> **Required action**:
The entries are to be duplicated exactly, though any picture in them must be omitted.

> **Exercise material**:
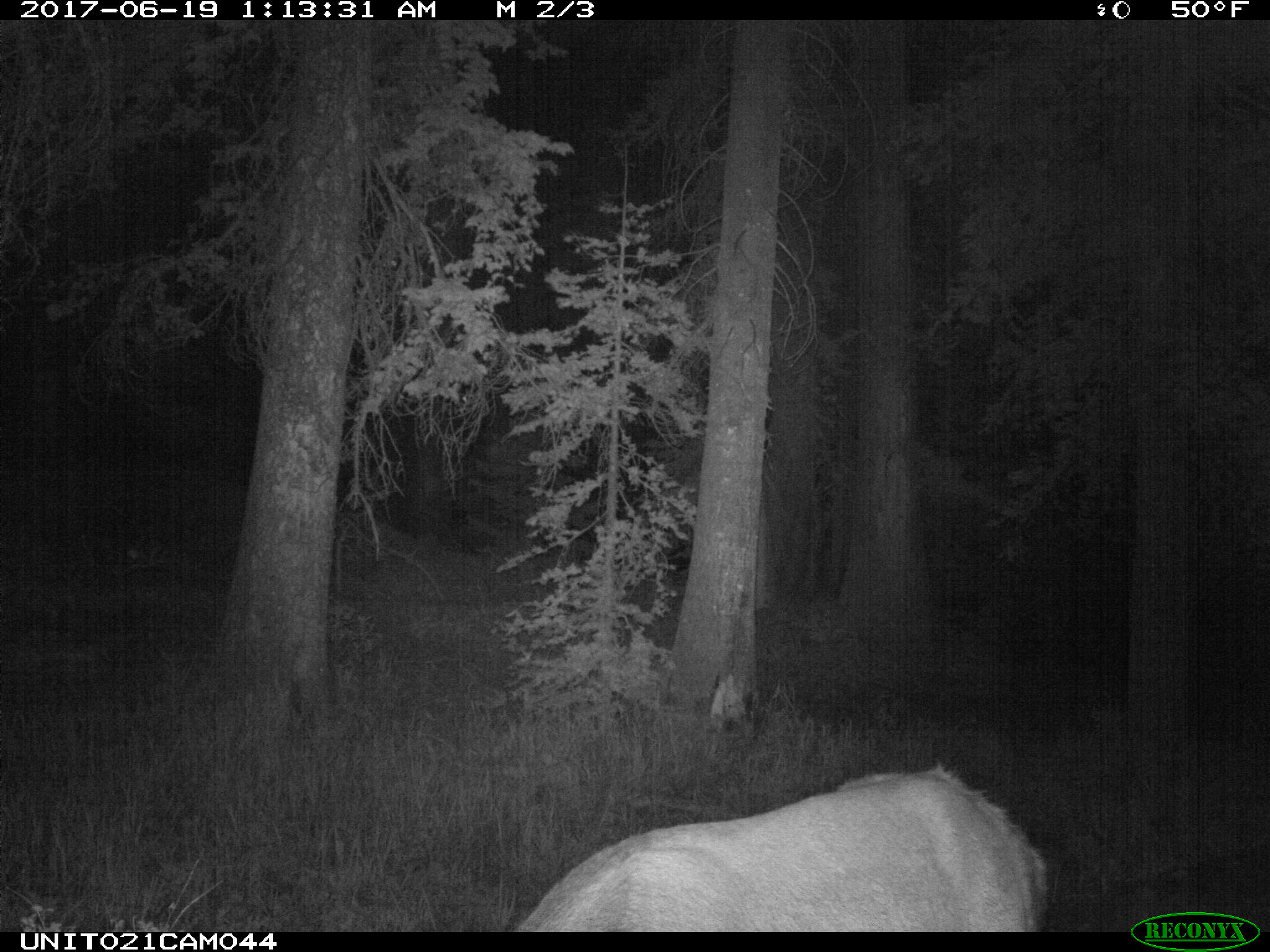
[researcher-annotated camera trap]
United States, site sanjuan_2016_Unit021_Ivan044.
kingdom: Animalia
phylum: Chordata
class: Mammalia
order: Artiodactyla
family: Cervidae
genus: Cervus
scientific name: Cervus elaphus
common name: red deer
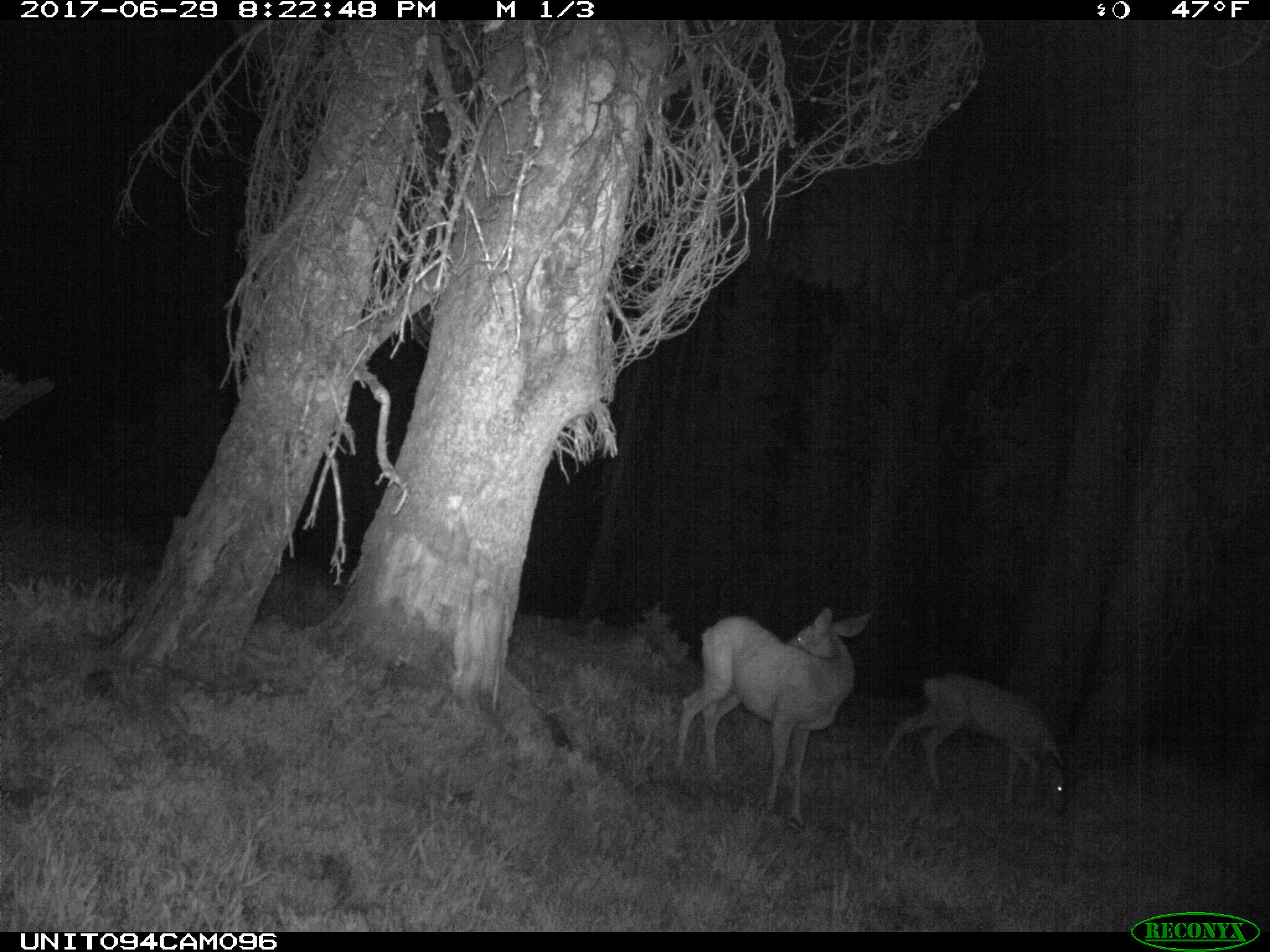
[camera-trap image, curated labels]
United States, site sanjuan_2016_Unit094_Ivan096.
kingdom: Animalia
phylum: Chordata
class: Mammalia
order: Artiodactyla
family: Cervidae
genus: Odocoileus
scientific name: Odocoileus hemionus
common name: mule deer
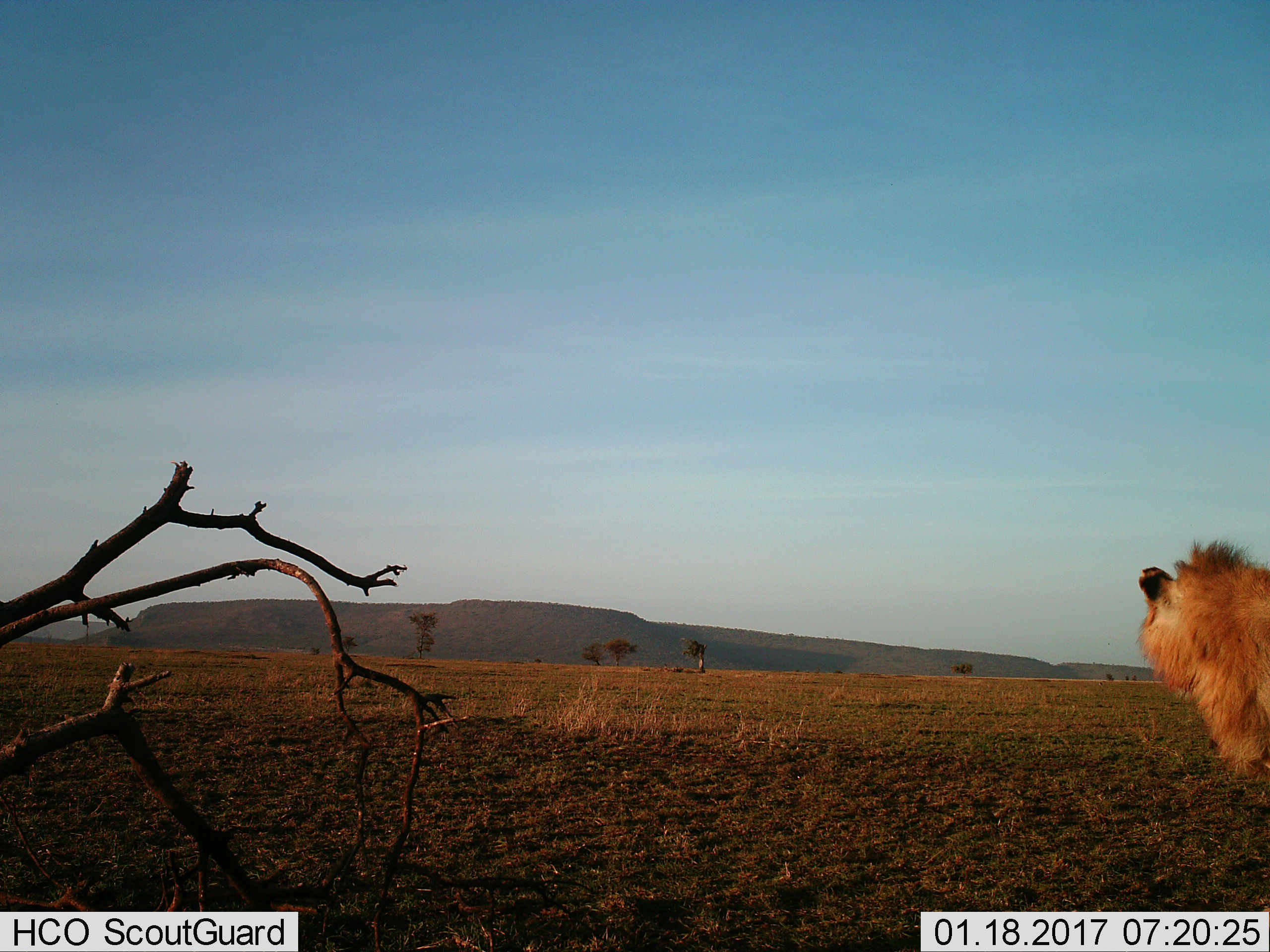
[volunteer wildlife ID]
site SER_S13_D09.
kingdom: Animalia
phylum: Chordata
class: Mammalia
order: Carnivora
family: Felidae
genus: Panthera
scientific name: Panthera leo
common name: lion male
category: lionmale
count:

> **Exercise solution**:
[researcher-annotated camera trap]
United States, site sanjuan_2016_Unit021_Ivan044.
kingdom: Animalia
phylum: Chordata
class: Mammalia
order: Artiodactyla
family: Cervidae
genus: Cervus
scientific name: Cervus elaphus
common name: red deer
[camera-trap image, curated labels]
United States, site sanjuan_2016_Unit094_Ivan096.
kingdom: Animalia
phylum: Chordata
class: Mammalia
order: Artiodactyla
family: Cervidae
genus: Odocoileus
scientific name: Odocoileus hemionus
common name: mule deer
[volunteer wildlife ID]
site SER_S13_D09.
kingdom: Animalia
phylum: Chordata
class: Mammalia
order: Carnivora
family: Felidae
genus: Panthera
scientific name: Panthera leo
common name: lion male
category: lionmale
count:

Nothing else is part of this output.